For Immediate Release. May 9, 2002Once again Washington has put politics ahead of what is best for America and tragically continues to advance big government corporate welfare programs.  Incumbents look for different ways to attract voters in favor of them by passing big government pork legislation that is targeted to regional special interest at the expensive of the rest of the nation. And, as a result, the American taxpayers’ pocketbooks are once again burdened with the Senate’s passage of a protectionist agriculture bill, the most expensive in U.S. history.  These efforts will result in the demise of more family-owned farms (the backbone of American agriculture for hundreds of years) as well as an increase in taxes and food prices, putting an undue burden on the poor Americans that every politician always tries to say he is trying to help.

The very design of farm subsidy programs is economically unsound and fundamentally flawed.  The assumption of agriculture policy in Washington is that the market prices of crops are too low for farmers to earn sufficient revenue.  The reason for the low prices is an oversupply of crops on the market since food demand is not very price sensitive, or in economic terms, it is relatively inelastic.

■ Goal ■
In the farm bill press release, what does it say causes the low market prices of crops?

■ Extracted records ■
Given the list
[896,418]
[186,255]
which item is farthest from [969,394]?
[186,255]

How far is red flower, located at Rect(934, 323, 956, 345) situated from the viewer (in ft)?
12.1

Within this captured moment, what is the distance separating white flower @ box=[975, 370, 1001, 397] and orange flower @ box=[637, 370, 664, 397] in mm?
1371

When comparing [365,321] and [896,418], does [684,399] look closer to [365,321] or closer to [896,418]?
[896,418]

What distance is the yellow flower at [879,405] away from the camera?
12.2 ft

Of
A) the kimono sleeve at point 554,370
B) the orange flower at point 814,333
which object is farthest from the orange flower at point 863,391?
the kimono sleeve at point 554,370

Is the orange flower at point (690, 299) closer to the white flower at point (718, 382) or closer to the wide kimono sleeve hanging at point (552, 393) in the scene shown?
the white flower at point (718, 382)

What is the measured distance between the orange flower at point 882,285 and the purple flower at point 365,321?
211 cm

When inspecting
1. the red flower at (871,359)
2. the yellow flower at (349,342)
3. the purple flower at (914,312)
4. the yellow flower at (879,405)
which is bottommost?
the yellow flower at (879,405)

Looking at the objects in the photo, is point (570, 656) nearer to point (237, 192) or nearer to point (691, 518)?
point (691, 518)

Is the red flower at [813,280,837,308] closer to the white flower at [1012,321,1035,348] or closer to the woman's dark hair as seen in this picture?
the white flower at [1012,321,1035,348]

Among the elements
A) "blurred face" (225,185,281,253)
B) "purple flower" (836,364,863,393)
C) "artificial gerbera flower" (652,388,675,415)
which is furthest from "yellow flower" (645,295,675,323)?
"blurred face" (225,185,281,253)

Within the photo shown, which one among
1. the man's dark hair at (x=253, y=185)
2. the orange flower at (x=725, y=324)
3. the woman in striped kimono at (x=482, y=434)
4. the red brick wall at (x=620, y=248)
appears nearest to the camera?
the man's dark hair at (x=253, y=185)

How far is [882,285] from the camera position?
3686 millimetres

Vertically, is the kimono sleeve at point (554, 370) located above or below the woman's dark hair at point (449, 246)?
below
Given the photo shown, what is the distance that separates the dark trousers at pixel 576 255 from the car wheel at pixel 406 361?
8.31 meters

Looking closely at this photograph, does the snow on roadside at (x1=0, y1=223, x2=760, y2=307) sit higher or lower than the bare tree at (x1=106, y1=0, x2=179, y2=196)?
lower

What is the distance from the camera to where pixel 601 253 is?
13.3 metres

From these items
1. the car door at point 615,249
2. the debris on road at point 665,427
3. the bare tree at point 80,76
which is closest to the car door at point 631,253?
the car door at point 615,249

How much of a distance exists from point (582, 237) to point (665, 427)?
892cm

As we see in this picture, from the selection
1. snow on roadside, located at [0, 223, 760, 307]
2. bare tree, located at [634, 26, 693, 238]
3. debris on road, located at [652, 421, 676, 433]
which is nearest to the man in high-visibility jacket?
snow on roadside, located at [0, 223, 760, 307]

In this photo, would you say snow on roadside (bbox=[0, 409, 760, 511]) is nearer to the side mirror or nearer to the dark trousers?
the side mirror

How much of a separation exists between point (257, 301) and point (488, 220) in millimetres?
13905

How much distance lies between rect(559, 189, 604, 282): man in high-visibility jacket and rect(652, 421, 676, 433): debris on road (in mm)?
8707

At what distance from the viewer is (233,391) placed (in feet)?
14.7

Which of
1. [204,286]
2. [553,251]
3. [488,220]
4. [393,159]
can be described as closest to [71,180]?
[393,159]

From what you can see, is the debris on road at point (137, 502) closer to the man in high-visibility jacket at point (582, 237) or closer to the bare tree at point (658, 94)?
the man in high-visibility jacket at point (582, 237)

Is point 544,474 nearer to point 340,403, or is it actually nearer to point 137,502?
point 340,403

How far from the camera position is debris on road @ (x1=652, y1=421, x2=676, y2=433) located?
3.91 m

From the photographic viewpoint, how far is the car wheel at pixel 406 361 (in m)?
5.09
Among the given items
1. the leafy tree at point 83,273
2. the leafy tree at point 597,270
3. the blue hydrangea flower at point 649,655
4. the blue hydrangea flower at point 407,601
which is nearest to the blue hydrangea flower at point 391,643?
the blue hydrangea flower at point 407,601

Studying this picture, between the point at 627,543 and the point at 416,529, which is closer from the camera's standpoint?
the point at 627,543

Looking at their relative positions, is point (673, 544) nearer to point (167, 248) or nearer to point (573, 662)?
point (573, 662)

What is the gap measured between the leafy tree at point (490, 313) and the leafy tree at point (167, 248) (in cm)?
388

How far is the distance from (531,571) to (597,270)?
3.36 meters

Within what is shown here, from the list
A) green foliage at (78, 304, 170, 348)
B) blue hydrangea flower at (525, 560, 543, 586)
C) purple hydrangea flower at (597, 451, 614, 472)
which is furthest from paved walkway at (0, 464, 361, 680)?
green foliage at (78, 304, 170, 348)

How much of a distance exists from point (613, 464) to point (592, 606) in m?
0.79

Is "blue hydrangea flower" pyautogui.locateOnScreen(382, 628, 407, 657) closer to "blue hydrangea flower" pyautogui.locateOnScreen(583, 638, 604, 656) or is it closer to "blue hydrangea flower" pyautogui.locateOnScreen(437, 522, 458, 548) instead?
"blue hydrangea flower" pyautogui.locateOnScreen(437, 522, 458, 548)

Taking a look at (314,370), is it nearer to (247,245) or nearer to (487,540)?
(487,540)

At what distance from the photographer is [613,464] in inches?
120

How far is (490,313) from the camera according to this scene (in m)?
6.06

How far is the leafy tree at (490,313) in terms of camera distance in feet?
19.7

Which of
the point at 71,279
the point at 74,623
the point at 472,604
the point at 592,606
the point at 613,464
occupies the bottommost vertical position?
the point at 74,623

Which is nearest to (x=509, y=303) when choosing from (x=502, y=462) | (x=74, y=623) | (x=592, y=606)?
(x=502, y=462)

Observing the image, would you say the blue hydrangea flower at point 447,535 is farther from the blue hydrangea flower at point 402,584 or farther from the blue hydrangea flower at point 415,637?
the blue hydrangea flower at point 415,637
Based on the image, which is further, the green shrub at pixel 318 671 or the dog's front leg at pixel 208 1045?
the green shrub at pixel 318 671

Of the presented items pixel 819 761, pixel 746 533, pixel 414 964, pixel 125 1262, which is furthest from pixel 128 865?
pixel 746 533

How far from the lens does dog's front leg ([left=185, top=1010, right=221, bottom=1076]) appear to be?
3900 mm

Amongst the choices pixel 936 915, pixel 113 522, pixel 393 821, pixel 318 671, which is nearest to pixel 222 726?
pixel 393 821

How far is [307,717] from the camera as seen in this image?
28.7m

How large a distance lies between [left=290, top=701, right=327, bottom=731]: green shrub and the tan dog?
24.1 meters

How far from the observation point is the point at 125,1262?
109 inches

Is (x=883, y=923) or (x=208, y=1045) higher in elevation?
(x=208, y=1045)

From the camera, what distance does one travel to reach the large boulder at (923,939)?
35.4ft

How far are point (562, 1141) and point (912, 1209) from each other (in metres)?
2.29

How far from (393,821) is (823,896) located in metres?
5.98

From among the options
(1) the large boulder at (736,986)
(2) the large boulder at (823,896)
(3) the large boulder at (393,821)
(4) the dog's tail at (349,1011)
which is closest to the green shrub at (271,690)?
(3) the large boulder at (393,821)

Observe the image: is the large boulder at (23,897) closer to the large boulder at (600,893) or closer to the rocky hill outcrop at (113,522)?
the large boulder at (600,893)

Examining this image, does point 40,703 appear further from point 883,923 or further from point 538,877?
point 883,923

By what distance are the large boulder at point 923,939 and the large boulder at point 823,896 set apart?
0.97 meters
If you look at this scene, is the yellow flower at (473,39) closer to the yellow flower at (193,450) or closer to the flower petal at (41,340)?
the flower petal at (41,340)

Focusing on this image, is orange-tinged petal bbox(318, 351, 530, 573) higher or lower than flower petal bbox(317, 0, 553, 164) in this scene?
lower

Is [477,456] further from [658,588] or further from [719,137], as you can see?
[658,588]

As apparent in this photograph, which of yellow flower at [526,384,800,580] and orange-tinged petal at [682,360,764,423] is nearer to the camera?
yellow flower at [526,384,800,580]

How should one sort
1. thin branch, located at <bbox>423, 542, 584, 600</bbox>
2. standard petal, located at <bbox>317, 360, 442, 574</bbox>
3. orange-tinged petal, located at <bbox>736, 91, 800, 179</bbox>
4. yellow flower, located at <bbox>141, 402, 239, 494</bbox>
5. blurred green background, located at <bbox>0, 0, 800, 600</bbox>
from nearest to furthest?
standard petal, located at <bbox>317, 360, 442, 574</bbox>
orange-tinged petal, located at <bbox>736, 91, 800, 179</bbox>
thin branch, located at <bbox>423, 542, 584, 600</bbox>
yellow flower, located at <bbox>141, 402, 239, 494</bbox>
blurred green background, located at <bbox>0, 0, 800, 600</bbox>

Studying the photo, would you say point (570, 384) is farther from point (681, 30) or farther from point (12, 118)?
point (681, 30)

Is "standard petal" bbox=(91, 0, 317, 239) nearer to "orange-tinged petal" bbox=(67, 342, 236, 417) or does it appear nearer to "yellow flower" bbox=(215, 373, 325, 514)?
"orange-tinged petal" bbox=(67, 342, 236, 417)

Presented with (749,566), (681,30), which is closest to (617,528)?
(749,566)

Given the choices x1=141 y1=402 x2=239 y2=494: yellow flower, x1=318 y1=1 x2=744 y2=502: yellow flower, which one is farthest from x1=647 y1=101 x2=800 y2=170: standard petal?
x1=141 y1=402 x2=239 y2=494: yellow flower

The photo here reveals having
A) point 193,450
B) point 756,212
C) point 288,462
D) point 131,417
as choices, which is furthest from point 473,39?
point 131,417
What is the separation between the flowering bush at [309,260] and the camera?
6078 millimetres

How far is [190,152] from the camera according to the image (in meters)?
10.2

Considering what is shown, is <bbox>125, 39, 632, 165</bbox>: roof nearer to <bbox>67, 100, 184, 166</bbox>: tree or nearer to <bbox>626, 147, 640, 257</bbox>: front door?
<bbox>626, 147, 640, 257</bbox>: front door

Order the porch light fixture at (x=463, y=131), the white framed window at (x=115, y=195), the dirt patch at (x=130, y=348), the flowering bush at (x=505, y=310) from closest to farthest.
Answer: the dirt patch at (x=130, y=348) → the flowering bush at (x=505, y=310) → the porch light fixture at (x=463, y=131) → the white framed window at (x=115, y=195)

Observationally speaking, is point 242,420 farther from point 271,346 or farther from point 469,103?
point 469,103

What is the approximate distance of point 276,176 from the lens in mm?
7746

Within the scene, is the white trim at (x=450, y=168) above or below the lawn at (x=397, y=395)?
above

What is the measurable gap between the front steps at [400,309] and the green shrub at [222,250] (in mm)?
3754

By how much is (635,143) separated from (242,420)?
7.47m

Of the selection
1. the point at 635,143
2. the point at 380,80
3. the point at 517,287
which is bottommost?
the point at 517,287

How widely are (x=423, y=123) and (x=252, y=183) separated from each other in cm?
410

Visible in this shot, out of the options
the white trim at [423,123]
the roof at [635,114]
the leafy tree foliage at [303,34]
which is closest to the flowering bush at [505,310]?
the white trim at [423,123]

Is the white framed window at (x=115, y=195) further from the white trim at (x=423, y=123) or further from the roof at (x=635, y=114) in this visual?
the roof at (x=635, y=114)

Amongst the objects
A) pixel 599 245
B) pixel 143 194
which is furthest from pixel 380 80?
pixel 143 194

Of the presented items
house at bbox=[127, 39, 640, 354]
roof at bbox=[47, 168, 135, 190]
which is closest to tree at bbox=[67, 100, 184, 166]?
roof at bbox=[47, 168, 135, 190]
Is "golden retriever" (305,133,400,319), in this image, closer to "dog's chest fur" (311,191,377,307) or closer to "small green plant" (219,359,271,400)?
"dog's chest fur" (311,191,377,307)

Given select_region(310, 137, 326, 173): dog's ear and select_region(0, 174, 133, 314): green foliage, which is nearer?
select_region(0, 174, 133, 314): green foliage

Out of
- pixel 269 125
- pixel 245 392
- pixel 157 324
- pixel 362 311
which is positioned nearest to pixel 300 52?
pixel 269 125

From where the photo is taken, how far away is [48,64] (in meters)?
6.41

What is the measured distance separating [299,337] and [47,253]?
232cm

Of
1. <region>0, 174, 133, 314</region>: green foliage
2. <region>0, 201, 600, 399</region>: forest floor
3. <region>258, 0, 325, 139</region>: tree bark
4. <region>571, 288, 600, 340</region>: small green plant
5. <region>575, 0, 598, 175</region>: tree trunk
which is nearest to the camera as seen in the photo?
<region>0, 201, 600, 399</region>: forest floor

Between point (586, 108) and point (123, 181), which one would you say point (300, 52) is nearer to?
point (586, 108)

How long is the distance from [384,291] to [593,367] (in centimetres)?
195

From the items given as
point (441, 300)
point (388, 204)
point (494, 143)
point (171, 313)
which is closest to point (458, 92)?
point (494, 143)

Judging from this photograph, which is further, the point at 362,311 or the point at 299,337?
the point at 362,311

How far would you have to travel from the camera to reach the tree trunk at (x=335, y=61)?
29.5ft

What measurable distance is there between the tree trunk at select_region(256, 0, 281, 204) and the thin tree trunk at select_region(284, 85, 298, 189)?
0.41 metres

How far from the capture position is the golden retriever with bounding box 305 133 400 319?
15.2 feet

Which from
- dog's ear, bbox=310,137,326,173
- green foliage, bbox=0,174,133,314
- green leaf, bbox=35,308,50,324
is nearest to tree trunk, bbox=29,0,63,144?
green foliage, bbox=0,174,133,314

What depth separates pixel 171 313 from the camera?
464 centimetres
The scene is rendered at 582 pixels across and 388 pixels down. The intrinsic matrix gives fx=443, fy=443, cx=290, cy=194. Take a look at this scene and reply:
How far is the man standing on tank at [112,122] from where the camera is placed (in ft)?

■ Full answer ■
An oversupply of crops on the market, since food demand is not very price sensitive.